[Rows from a spatial reasoning dataset]
>> START

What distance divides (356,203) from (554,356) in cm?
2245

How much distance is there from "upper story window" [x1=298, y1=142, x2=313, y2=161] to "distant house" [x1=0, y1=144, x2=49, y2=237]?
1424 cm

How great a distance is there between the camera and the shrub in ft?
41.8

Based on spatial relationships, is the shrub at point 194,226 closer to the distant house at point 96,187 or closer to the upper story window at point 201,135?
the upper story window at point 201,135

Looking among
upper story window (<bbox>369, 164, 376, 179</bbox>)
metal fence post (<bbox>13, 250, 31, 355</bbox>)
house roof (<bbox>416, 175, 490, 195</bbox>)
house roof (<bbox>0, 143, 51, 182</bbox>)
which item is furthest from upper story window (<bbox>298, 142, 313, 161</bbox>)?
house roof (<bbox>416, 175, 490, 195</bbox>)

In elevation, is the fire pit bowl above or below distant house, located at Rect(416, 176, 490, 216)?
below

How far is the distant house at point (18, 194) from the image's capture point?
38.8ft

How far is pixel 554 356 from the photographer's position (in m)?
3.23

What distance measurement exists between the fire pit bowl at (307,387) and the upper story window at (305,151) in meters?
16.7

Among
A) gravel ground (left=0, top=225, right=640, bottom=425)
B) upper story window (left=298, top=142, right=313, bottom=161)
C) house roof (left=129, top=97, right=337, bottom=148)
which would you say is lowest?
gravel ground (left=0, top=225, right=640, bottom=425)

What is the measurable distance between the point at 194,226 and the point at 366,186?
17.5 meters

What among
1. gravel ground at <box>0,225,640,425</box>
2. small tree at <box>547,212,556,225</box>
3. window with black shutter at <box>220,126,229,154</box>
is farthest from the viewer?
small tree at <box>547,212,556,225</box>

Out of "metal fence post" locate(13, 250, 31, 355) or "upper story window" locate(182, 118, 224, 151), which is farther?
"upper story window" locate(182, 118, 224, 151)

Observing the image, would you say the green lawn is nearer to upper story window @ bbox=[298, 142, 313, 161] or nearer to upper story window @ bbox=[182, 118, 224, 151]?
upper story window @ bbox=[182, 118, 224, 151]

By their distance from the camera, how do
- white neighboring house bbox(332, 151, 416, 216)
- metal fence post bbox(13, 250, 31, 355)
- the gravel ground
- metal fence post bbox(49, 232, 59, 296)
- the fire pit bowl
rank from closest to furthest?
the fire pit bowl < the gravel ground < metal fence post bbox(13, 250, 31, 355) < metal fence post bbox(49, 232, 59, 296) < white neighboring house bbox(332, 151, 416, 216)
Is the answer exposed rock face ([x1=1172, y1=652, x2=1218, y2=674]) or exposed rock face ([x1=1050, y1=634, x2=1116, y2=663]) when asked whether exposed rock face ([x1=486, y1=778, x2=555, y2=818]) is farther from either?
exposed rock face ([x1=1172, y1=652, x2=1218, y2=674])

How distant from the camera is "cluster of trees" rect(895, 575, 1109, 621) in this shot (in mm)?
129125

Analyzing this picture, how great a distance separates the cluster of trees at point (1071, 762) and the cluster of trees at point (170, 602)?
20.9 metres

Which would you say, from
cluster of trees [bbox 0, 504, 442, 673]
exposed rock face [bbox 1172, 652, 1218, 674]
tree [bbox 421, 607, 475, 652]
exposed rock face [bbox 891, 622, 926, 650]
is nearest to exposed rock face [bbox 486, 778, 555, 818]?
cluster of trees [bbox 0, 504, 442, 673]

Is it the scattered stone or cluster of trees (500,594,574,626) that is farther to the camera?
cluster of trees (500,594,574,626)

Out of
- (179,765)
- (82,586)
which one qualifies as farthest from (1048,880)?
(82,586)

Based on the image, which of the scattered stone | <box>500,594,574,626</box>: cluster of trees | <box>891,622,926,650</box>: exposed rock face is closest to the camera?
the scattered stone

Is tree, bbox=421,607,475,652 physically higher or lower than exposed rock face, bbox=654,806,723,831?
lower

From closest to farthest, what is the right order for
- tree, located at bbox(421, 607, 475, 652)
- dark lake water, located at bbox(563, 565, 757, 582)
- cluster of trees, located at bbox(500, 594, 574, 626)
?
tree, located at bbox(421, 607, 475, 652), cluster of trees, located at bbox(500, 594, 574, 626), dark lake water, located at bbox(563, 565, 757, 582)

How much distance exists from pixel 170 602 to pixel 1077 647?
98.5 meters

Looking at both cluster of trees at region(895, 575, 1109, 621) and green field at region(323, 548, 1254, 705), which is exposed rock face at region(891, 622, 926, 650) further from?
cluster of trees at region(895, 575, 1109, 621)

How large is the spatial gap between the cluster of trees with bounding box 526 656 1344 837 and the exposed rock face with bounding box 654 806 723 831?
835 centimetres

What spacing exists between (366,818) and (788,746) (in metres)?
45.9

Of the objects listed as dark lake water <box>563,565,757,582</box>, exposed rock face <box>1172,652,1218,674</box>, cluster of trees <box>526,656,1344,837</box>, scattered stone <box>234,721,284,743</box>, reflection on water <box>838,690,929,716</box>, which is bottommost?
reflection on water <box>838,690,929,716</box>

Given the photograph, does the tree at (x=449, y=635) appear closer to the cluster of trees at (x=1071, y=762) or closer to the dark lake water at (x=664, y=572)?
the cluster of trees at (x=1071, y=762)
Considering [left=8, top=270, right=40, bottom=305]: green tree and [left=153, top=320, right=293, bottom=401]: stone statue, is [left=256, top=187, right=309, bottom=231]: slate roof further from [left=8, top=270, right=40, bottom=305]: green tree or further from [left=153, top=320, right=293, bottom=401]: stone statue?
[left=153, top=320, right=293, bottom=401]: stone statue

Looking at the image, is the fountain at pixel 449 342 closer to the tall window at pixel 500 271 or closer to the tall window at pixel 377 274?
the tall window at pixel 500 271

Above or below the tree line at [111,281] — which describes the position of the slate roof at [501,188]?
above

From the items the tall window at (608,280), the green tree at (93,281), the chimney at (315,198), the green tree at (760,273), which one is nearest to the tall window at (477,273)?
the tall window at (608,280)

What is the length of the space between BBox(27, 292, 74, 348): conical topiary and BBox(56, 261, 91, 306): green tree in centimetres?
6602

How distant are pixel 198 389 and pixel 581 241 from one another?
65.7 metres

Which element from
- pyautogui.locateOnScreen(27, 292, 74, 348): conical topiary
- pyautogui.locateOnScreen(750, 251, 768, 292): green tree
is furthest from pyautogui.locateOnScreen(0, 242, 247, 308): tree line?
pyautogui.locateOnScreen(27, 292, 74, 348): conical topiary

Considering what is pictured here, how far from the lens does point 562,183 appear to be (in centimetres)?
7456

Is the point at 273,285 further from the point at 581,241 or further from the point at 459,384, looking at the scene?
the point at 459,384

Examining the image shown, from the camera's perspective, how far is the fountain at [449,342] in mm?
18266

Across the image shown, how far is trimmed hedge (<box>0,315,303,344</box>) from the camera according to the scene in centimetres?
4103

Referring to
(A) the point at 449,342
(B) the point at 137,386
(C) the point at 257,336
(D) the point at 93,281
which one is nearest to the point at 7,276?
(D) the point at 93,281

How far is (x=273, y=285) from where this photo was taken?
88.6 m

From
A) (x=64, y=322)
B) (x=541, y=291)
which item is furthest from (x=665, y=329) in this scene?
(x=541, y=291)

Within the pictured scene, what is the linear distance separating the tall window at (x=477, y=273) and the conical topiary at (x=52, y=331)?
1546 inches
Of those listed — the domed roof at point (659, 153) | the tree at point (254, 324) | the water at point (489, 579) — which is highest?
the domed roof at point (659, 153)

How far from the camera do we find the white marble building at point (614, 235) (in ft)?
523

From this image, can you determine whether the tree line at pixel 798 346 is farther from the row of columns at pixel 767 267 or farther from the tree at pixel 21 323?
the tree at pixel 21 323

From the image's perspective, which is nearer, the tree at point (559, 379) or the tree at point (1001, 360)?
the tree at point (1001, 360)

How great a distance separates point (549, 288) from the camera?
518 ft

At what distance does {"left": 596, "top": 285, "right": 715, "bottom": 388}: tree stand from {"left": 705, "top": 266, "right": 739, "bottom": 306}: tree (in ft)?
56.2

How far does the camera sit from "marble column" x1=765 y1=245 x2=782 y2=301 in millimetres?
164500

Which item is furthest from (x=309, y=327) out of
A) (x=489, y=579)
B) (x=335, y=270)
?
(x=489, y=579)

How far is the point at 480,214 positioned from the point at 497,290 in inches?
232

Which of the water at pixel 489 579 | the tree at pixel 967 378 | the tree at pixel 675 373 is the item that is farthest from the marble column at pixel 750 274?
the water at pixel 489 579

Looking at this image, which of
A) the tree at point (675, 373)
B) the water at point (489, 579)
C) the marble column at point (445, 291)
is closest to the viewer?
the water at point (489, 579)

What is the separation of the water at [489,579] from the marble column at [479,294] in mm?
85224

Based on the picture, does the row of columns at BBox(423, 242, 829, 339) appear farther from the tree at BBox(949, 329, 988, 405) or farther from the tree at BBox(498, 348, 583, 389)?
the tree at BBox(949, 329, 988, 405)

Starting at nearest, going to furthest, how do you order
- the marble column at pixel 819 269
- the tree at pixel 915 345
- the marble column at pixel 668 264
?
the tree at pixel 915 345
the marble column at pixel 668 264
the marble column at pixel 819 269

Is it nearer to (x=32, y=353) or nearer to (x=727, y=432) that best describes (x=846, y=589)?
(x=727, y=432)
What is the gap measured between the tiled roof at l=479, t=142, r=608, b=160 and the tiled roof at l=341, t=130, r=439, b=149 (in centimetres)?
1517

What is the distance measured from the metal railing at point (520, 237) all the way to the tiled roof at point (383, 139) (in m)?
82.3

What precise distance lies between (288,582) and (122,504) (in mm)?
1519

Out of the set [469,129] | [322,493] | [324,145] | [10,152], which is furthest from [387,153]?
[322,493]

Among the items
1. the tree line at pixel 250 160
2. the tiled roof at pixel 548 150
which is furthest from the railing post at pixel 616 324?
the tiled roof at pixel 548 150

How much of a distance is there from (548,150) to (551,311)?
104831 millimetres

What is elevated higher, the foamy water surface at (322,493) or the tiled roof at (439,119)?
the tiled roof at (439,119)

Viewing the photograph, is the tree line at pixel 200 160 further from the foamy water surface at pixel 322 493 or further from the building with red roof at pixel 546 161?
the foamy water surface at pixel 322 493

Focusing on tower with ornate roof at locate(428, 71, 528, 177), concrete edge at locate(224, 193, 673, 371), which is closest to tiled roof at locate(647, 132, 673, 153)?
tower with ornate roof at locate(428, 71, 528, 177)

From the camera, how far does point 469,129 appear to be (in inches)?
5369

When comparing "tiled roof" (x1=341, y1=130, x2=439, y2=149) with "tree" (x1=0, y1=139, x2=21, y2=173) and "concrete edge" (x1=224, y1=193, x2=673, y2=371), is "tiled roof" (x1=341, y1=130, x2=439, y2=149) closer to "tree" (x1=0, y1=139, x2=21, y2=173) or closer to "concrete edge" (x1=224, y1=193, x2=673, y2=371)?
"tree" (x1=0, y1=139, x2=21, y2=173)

>> END

Given request =>
Repeat precisely the lines of the data starting at the one containing "How much of", last line included.

Solution =>
How much of a distance is there from (548,150) to (551,311)?
104831 millimetres

What is elevated higher, the foamy water surface at (322,493) or the tiled roof at (439,119)?
the tiled roof at (439,119)

Viewing the photograph, is the tree line at pixel 200 160 further from the foamy water surface at pixel 322 493 or further from the building with red roof at pixel 546 161?
the foamy water surface at pixel 322 493

Focusing on tower with ornate roof at locate(428, 71, 528, 177), concrete edge at locate(224, 193, 673, 371), which is closest to tiled roof at locate(647, 132, 673, 153)?
tower with ornate roof at locate(428, 71, 528, 177)

From the camera, how far does point 469,129 appear to be (in inches)?
5369

When comparing "tiled roof" (x1=341, y1=130, x2=439, y2=149) with "tree" (x1=0, y1=139, x2=21, y2=173) and "concrete edge" (x1=224, y1=193, x2=673, y2=371), is "tiled roof" (x1=341, y1=130, x2=439, y2=149) closer to "tree" (x1=0, y1=139, x2=21, y2=173) or closer to "concrete edge" (x1=224, y1=193, x2=673, y2=371)?
"tree" (x1=0, y1=139, x2=21, y2=173)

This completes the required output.